Yapılacaklar
A - Okunacak metne göre şu ifadelerin her biri için evet ya da hayır deyin ve kararı belirleyen sözleri metinden birebir alıntılayın: (i) Ülke bir zamanlar uçak yapıp ihraç ediyordu. (ii) İlk kırılma noktası Amerika’nın yörüngesine girilmesiydi. (iii) Amerika, dünyanın en organize sömürgeci gücü olarak nitelenir.
B - Atatürk’ün ölümünden sonraki gidişatı anlatan okunacak metni, son cümlesinin ardından aynı üslupla sürdürün.

Okunacak Metin
....
Uçak yapıp, ihraç eden bir ülke iken; sömürgeci güçlerin ağzına bakan, iki yakası bir araya gelmeyen bir ülke haline geldik.

Hemen hemen her konuda, gelişmiş ülkelerin ardında nal topluyoruz.

Çünkü Atatürk’ün ölümüyle birlikte; ne yaptığını, niye yaptığını bilmeyen yöneticiler tarafından yönetiliyoruz.

Her şer, Atatürk’ün ölümüyle birlikte başladı.

Ulu Önder’in çok erken ölümü, ilk kırılma noktası oldu.

Bu kırılma, her tür kötü gidişin miladı oldu, pek çok kırılmayı ardı ardına tetikledi.

“Tam bağımsızlık” ilkemizden ödün verilerek, dünyanın en organize sömürgeci gücü Amerika’nın yörüngesine girildi.
....
[Bölütleme verileri]
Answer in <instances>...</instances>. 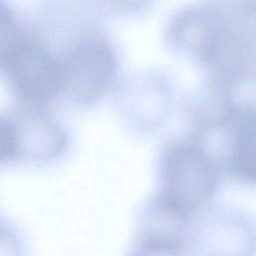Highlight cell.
I'll list each match as a JSON object with an SVG mask.
<instances>
[{
	"mask_svg": "<svg viewBox=\"0 0 256 256\" xmlns=\"http://www.w3.org/2000/svg\"><path fill=\"white\" fill-rule=\"evenodd\" d=\"M159 173L157 197L189 217L214 197L221 171L192 135L172 140L164 147Z\"/></svg>",
	"mask_w": 256,
	"mask_h": 256,
	"instance_id": "6da1fadb",
	"label": "cell"
},
{
	"mask_svg": "<svg viewBox=\"0 0 256 256\" xmlns=\"http://www.w3.org/2000/svg\"><path fill=\"white\" fill-rule=\"evenodd\" d=\"M199 136H214L212 156L221 172L239 182L256 185V108H225L200 116Z\"/></svg>",
	"mask_w": 256,
	"mask_h": 256,
	"instance_id": "7a4b0ae2",
	"label": "cell"
},
{
	"mask_svg": "<svg viewBox=\"0 0 256 256\" xmlns=\"http://www.w3.org/2000/svg\"><path fill=\"white\" fill-rule=\"evenodd\" d=\"M215 3L191 4L180 10L171 22L169 39L184 57L206 70L217 60L242 27Z\"/></svg>",
	"mask_w": 256,
	"mask_h": 256,
	"instance_id": "3957f363",
	"label": "cell"
},
{
	"mask_svg": "<svg viewBox=\"0 0 256 256\" xmlns=\"http://www.w3.org/2000/svg\"><path fill=\"white\" fill-rule=\"evenodd\" d=\"M57 69L60 92L78 103L89 104L110 86L115 59L105 43L88 39L67 50L57 62Z\"/></svg>",
	"mask_w": 256,
	"mask_h": 256,
	"instance_id": "277c9868",
	"label": "cell"
},
{
	"mask_svg": "<svg viewBox=\"0 0 256 256\" xmlns=\"http://www.w3.org/2000/svg\"><path fill=\"white\" fill-rule=\"evenodd\" d=\"M4 70L15 92L31 107L48 103L60 92L57 62L32 39H26Z\"/></svg>",
	"mask_w": 256,
	"mask_h": 256,
	"instance_id": "5b68a950",
	"label": "cell"
},
{
	"mask_svg": "<svg viewBox=\"0 0 256 256\" xmlns=\"http://www.w3.org/2000/svg\"><path fill=\"white\" fill-rule=\"evenodd\" d=\"M17 157L35 162H49L66 150V130L51 116L38 110L29 111L12 121Z\"/></svg>",
	"mask_w": 256,
	"mask_h": 256,
	"instance_id": "8992f818",
	"label": "cell"
},
{
	"mask_svg": "<svg viewBox=\"0 0 256 256\" xmlns=\"http://www.w3.org/2000/svg\"><path fill=\"white\" fill-rule=\"evenodd\" d=\"M26 37L10 9L0 2V65L5 67L22 47Z\"/></svg>",
	"mask_w": 256,
	"mask_h": 256,
	"instance_id": "52a82bcc",
	"label": "cell"
},
{
	"mask_svg": "<svg viewBox=\"0 0 256 256\" xmlns=\"http://www.w3.org/2000/svg\"><path fill=\"white\" fill-rule=\"evenodd\" d=\"M235 19L256 20V0H209Z\"/></svg>",
	"mask_w": 256,
	"mask_h": 256,
	"instance_id": "ba28073f",
	"label": "cell"
},
{
	"mask_svg": "<svg viewBox=\"0 0 256 256\" xmlns=\"http://www.w3.org/2000/svg\"><path fill=\"white\" fill-rule=\"evenodd\" d=\"M17 157L12 121L0 117V164Z\"/></svg>",
	"mask_w": 256,
	"mask_h": 256,
	"instance_id": "9c48e42d",
	"label": "cell"
},
{
	"mask_svg": "<svg viewBox=\"0 0 256 256\" xmlns=\"http://www.w3.org/2000/svg\"><path fill=\"white\" fill-rule=\"evenodd\" d=\"M0 256H22V247L17 235L0 223Z\"/></svg>",
	"mask_w": 256,
	"mask_h": 256,
	"instance_id": "30bf717a",
	"label": "cell"
}]
</instances>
....
Görev Yanıtları
A -
(i) Evet: "Uçak yapıp, ihraç eden bir ülke iken"
(ii) Hayır: "Ulu Önder’in çok erken ölümü, ilk kırılma noktası oldu."
(iii) Evet: "dünyanın en organize sömürgeci gücü Amerika’nın"

B -
Amerika’nın; “Siz tarım ülkesisiniz. Tarıma ağırlık verin. Silah sanayi sizin işiniz değil, o tür gereksinimlerinizi ben karşılarım; kapatın uçak fabrikası ve benzer fabrikalarınızı…” politikasına boyun eğilerek; pek çok konuda elimiz, kolumuz ve geleceğimiz bağlandı.

Bu durum ikinci büyük kırılma noktası oldu.

İslam dünyasının yapısını çok iyi irdeleyen, bu dünyada yaşanan ve yaşanacak keşmekeşlikleri çok iyi bilen, tüm dünyanın başının belası bu sömürgeci ülke; bu kez “çok partili sisteme geçilmesi için” telkinlere başladı.

Bu telkinlerin sonucu, 1946 yılında çok partili sisteme geçildi.

Bir İslam Toplumu için erken sayılabilecek süreçteki bu zamansız ve hazırlıksız geçiş; ülkenin henüz oturmamış tüm sistemlerini altüst etti; bu durum üçüncü büyük kırılma noktası oldu.

Şu an çekilen tüm sıkıntıların, tüm açmazların temelinde bu kırılma noktası yatar.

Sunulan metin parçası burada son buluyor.